◆ GOAL OF THE EXERCISE ◆
Render the items as a Markdown table with the columns Row and Item line. Begin at the line that contains "What is the distance between", stop after the line that contains "2.99 metres", and leave out blank lines.

(Records from a data source)
◆ ◆ ◆ ◆

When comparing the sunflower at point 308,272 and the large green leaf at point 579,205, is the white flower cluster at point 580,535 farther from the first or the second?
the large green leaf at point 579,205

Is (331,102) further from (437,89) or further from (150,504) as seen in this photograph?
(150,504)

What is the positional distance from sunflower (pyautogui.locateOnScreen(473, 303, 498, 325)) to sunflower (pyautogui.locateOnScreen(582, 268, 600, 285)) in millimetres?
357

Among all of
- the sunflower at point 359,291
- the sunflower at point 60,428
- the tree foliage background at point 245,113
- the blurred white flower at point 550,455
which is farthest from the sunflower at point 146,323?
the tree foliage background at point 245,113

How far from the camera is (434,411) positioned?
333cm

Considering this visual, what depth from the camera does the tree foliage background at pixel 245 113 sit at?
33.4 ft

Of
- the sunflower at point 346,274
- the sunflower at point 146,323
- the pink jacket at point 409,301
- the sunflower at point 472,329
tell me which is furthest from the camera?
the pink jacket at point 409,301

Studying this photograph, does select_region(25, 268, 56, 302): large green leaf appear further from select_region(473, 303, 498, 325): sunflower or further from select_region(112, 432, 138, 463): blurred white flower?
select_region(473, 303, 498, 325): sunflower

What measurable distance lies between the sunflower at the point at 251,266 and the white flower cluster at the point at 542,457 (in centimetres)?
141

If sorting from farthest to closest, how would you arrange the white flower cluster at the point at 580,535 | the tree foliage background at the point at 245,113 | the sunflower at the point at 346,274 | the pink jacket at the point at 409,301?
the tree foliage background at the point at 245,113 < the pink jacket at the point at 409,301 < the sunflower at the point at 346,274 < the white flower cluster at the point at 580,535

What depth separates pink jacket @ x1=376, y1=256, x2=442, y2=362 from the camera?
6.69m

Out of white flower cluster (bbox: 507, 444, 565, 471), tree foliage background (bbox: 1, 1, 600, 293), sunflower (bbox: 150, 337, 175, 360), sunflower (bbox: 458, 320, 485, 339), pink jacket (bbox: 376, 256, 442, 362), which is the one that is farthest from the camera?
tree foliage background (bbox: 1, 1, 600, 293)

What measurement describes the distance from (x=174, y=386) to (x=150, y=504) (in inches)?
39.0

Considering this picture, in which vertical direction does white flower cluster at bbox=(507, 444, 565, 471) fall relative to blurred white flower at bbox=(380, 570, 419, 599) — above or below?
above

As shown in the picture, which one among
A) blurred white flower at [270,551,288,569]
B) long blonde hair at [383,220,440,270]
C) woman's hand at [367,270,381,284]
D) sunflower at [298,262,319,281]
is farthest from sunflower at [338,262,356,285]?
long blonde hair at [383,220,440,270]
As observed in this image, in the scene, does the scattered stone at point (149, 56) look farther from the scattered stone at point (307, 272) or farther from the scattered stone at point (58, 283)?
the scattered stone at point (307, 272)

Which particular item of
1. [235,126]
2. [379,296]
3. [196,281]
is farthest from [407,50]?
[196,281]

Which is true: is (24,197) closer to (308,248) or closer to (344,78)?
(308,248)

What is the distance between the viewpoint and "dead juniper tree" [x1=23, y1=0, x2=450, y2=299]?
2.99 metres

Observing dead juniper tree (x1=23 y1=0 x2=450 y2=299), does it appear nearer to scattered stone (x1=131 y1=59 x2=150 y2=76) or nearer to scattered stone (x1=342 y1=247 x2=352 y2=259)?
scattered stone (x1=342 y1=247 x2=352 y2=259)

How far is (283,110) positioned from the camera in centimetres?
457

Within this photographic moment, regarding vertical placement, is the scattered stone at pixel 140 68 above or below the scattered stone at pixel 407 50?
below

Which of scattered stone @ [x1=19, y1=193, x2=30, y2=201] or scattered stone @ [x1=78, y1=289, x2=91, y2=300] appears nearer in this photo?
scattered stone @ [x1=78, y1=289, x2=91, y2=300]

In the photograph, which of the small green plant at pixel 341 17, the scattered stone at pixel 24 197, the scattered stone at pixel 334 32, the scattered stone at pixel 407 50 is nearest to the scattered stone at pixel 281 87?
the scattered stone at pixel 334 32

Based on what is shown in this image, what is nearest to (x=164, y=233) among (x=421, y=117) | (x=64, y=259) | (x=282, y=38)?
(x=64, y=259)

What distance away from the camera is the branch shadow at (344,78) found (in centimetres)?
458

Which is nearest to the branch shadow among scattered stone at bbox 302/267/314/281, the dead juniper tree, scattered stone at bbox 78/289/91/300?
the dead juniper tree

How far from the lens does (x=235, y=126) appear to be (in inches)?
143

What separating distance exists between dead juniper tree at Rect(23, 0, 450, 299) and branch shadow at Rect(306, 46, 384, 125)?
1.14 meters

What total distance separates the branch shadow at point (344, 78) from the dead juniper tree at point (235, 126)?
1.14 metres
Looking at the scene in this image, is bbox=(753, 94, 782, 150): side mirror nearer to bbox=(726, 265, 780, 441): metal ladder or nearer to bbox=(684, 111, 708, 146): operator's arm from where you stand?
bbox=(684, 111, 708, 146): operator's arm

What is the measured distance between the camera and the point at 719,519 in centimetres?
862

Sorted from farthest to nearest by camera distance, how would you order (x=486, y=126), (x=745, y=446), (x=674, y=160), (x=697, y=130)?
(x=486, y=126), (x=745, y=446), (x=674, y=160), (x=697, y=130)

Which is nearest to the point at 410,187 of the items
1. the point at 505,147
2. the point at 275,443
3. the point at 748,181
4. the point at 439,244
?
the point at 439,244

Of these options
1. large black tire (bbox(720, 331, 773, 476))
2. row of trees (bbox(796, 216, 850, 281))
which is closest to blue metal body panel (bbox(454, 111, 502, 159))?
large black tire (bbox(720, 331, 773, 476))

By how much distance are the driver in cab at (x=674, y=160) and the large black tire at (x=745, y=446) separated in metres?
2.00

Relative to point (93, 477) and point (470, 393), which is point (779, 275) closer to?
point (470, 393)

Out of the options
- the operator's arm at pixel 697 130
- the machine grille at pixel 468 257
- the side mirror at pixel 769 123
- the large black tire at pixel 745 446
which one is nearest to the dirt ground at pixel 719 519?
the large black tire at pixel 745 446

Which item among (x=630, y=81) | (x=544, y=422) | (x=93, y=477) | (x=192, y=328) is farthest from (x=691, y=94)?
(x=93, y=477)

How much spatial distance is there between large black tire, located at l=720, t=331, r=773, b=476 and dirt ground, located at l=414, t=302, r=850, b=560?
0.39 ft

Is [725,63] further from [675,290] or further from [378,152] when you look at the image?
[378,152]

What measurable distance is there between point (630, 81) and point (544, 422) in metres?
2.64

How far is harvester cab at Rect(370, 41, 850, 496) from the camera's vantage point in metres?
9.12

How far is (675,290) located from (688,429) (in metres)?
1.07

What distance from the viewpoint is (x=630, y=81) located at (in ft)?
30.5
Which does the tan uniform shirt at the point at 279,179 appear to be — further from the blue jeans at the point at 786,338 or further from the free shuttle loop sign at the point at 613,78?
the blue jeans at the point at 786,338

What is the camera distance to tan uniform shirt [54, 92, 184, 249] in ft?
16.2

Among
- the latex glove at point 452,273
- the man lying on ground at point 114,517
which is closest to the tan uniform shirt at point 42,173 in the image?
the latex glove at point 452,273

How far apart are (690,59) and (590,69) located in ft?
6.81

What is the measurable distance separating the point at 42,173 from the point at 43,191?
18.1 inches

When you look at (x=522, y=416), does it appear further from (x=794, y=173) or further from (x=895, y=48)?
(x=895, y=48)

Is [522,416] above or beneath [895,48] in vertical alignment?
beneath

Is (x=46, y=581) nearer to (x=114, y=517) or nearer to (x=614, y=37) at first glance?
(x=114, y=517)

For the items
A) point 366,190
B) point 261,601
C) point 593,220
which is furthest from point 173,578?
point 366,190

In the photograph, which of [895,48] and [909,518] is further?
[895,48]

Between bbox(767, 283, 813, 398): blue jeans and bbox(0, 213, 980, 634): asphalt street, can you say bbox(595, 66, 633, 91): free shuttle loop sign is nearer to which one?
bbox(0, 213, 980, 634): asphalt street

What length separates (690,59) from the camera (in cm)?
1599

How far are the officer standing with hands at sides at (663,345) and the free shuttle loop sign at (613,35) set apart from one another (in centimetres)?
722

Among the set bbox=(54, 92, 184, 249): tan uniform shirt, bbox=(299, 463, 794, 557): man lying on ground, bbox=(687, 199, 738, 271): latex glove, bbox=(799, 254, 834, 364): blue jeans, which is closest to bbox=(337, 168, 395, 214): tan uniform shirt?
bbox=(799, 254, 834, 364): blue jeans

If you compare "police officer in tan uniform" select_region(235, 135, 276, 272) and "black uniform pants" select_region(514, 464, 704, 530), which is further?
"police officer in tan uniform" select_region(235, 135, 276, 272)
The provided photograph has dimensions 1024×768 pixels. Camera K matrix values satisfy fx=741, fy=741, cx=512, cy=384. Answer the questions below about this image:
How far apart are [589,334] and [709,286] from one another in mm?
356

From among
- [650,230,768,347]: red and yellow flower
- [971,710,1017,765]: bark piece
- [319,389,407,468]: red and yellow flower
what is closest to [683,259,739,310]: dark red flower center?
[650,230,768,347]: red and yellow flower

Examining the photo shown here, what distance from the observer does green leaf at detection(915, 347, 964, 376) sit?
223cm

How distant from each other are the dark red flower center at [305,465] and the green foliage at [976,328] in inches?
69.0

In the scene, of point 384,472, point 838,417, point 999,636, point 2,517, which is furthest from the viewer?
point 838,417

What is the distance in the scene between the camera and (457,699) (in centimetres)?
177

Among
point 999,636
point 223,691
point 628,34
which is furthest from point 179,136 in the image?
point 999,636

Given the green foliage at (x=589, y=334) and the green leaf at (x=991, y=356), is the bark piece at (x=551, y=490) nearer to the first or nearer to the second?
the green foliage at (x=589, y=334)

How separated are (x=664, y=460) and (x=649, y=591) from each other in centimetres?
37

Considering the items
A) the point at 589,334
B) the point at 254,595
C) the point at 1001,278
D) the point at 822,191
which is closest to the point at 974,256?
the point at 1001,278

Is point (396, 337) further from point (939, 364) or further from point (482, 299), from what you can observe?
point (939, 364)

◆ ◆ ◆ ◆

◆ ANSWER FOR THIS EXERCISE ◆
| Row | Item line |
|---|---|
| 1 | What is the distance between the viewpoint and "dead juniper tree" [x1=23, y1=0, x2=450, y2=299]? |
| 2 | 2.99 metres |